I laughed weakly. “Honestly, it’s kind of nice to have someone furious at him too. It’s just been me, alone, for so long.”

I probably should have given her his name.

I wasn’t sure why I was so insistent on protecting his identity from her—from myself in a lot of ways.

Like it was just easier to have that distance.

As if, no matter what he did to me, I wasn’t allowed to do anything to besmirch his reputation. It wasn’t even anyone Eve knew.

Maybe I just didn’t want them existing in the same space.

She breathed slowly for a few moments before she said, quietly and seriously, “Vaginismus can be caused by psychological factors.”

“Right,” I said, trying not to wince at the word. Eve didn’t say it like it was something shameful, though. So many years refusing to say it and there she was, acting like it was okay that I had it.

“Is that—I mean, you don’t have to tell me.”

“I want to,” I said quickly. “I came to see you because I wanted to tell you, because I was ready to. It’s just complicated because I haven’t in so long.”

“You can take all the time you need.”

And, again, her patience was freeing. “It was… coercion more than anything else. I was never physically forced, but there was so much pressure to do what he wanted. A lot of it was quite subtle and just… messed me up, I guess. So, then, when I finally gave in, my body knew I didn’t want to and just…

there was a lot of pain. The pain never went away permanently.

I’m sure the medical experience after it started only made things worse. ”

“You deserved better than all of that.”

“Thank you,” I said, tears burning in my eyes.

I’d known she was the right person to tell, but I hadn’t realised how much I’d needed the experience of telling someone and being validated.

How different my whole journey with it could have been if the doctor’s response had been closer to Eve’s, how I wouldn’t have needed to spend time learning all about it to treat myself.

“You deserve the world, Ophelia,” Eve said softly.

I didn’t know about that, but I would forever be grateful at getting a second shot at the world she existed in.

I swallowed against the lump in my throat.

“So, yeah, when all of that was happening, the stubborn part of me kicked in, and I decided I was taking my body back.

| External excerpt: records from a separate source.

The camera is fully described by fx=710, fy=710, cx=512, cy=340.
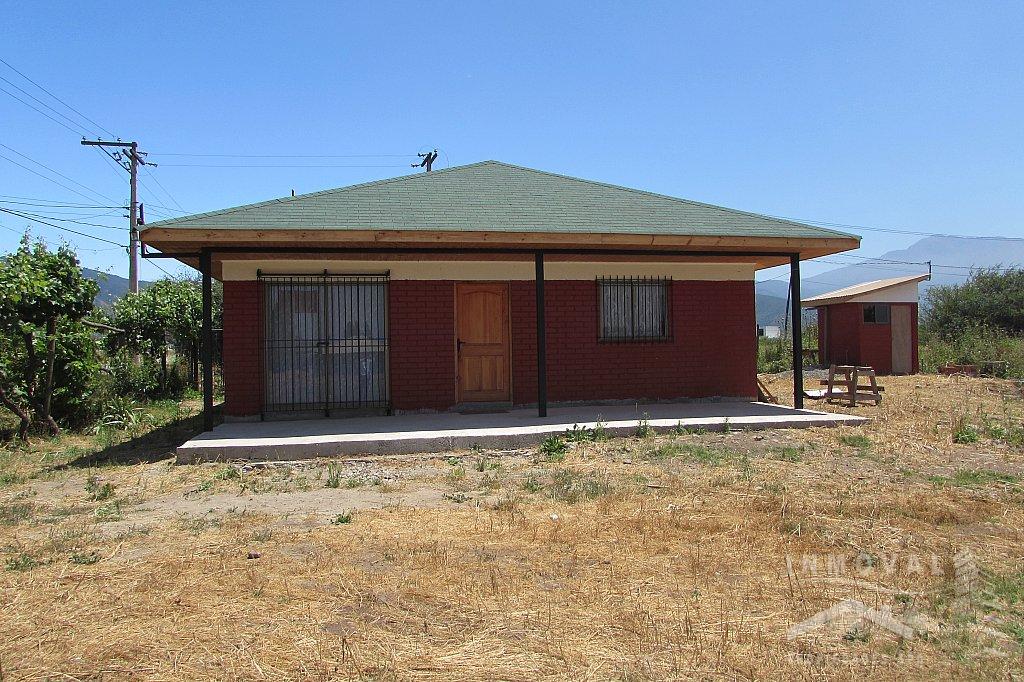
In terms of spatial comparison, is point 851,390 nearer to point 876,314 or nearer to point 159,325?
point 876,314

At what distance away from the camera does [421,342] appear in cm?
1066

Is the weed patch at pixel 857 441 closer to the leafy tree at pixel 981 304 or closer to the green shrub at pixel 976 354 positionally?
the green shrub at pixel 976 354

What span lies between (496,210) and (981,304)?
1190 inches

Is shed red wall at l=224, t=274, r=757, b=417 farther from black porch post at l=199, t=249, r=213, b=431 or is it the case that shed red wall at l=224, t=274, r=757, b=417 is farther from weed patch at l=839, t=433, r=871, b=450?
weed patch at l=839, t=433, r=871, b=450

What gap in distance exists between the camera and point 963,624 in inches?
139

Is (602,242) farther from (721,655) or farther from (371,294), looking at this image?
(721,655)

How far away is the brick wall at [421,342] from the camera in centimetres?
1061

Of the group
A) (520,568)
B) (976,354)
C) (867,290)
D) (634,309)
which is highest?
(867,290)

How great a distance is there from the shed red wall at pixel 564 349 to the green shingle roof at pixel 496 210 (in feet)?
3.98

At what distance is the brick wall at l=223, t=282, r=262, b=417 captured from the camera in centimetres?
1013

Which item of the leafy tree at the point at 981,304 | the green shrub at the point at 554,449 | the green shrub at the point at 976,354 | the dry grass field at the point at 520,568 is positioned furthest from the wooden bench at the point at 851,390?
the leafy tree at the point at 981,304

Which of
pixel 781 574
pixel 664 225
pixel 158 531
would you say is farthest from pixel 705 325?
pixel 158 531

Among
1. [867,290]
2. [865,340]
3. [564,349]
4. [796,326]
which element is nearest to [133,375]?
[564,349]

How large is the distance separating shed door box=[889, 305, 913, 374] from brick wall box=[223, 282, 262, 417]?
1718 centimetres
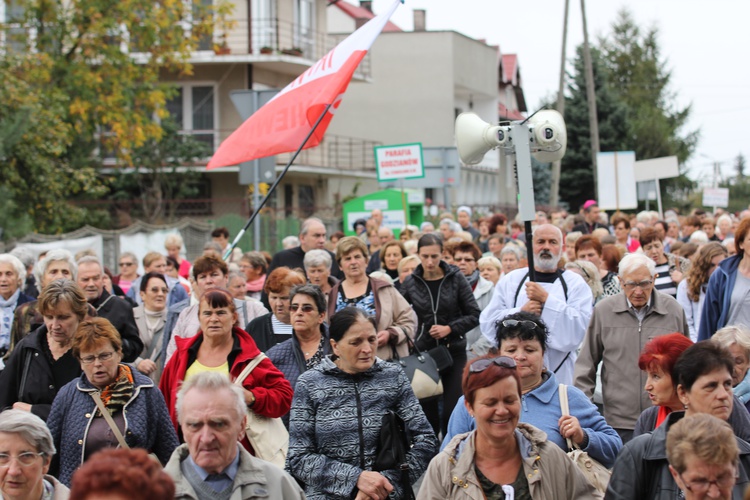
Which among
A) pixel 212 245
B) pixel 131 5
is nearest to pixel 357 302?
pixel 212 245

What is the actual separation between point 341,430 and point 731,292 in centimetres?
348

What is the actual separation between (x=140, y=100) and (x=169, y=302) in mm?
17948

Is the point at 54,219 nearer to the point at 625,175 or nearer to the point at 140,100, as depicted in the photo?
the point at 140,100

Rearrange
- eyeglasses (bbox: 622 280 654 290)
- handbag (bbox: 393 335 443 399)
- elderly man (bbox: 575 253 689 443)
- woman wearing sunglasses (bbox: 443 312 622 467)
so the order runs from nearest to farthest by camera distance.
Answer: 1. woman wearing sunglasses (bbox: 443 312 622 467)
2. elderly man (bbox: 575 253 689 443)
3. eyeglasses (bbox: 622 280 654 290)
4. handbag (bbox: 393 335 443 399)

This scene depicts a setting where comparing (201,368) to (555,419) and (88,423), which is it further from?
(555,419)

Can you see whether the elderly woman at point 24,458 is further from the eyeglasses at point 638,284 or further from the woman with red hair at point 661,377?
the eyeglasses at point 638,284

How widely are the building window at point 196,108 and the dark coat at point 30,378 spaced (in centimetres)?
3095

From both my ex and the doctor—and, in a way, from myself too. I couldn’t decide what happened with the whole…

vaginismus thing, but I could own every other part of my body.

So I did. And I ended up liking swimming.

I took it a little far at one point, but I have a healthier relationship with the whole thing these days.

Not the… vaginismus, obviously, but the other stuff.

And nobody ever gets to tell me it’s because I’m chubby again. ”

“You’re so strong,” Eve said, and she sounded like she meant it. “You’ve been through so much, but you’re still here, still strong and perfect—which, just for the record and the people who apparently need to hear it, you always have been. And I’m so grateful to you for letting me in.”

“It’s really not that big of a deal.”

“It is, and I know that. And I’m here for you.”

I squeezed her tightly, though I wondered if it felt like nothing compared to her. “Guess I’m glad I was stubborn enough to survive it all then.”

“I like that you’re stubborn,” she replied, apparently picking up on the fact that stubbornness was another thing I’d been told was wrong about me.

Was it possible that there was someone who could like all the things about you that other people hated? It felt ridiculous and impossible that, for me, that person could be Eve Archer. But here she was.

I squeezed her tighter again, trying to put all of my feelings into it. “Just for your record, while we’re on it, I meant what I said at brunch. You’ve always been perfect too, and anyone who has ever said otherwise is wrong.”

She laughed, and I was almost certain she pressed a quick kiss to my shoulder.